Пикассо усмехался: не похоже было, что он мог разувериться в своем ремесле. Разрушительная сила его полотен все возрастала, а сам он, казалось, не изменился — сосредоточенный, целеустремленный, словно знающий какой-то секрет, неведомый остальным. Разговоров о назначении искусства он не любил: художник работает, потому что не может не работать — и баста! Если же художник хочет выбросить кисти, значит дело прежде всего в нем самом, значит он не находит средств выразить себя… Скажем, последние вещи Диего показывают, что ему стало тесно в рамках станковой живописи, его тянет к большим пространствам — так, может, пришла пора искать иных решений, в монументальном искусстве? Тогда нужно начать упражняться в рисовании по памяти, без этого в стенных росписях и шагу не сделаешь. И как только появится возможность, съездить в Италию, поучиться у стариков — верно, Моди?

Но Модильяни печально покачивал головой: кому в наши дни нужна монументальная живопись, ее время прошло безвозвратно! Да и вообще пора понять, что искусство в современном мире обречено; еще несколько десятков лет оно, может быть, и протянет, а там его неминуемо упразднят за ненадобностью. Конечно, работать все равно надо — что еще нам остается? — только не нужно строить иллюзий…

Работать лишь потому, что не можешь не работать? Работать, не веря в будущее? Нет, с этим Диего никак не мог примириться. Должна же была отыскаться какая-то точка опоры в окружающем мире, какая-то дорога, ведущая художника к людям, какая-то истина, возвращающая искусство человечеству!.. Страдать, искать, заблуждаться, но знать, что прорываешься к грядущей гармонии — иначе незачем жить и, уж во всяком случае, незачем заниматься искусством!

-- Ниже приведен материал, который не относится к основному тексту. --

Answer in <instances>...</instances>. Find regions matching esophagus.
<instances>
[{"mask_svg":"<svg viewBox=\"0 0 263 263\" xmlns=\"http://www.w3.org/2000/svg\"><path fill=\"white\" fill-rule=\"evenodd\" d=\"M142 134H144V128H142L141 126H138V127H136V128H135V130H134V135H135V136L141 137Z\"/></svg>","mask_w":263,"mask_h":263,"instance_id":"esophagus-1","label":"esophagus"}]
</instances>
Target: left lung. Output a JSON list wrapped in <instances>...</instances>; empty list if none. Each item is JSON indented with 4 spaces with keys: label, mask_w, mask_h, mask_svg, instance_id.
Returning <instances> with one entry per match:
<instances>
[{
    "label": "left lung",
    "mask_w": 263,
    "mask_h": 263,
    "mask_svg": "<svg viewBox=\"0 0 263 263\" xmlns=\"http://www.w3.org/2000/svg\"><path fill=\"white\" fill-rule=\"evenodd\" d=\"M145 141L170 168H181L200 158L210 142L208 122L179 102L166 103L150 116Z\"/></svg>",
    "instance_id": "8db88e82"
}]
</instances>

Моревна, покрываясь красными пятнами, вспоминала рассказ писателя Чехова, где заслуженный профессор перед смертью понимает, что жизнь прожита напрасно, потому что в ней не было самого важного для человека — общей идеи. Эренбург то издевался над социалистами, отложившими борьбу за всемирное братство до победоносного окончания войны, то вдруг заявлял, что необходимо выдумать бога, а в глазах у него было смятение, и в его словах Диего чувствовал ту же тоску по общей идее, которая мучила чеховского профессора. Расходились за полночь, ни до чего не договорившись.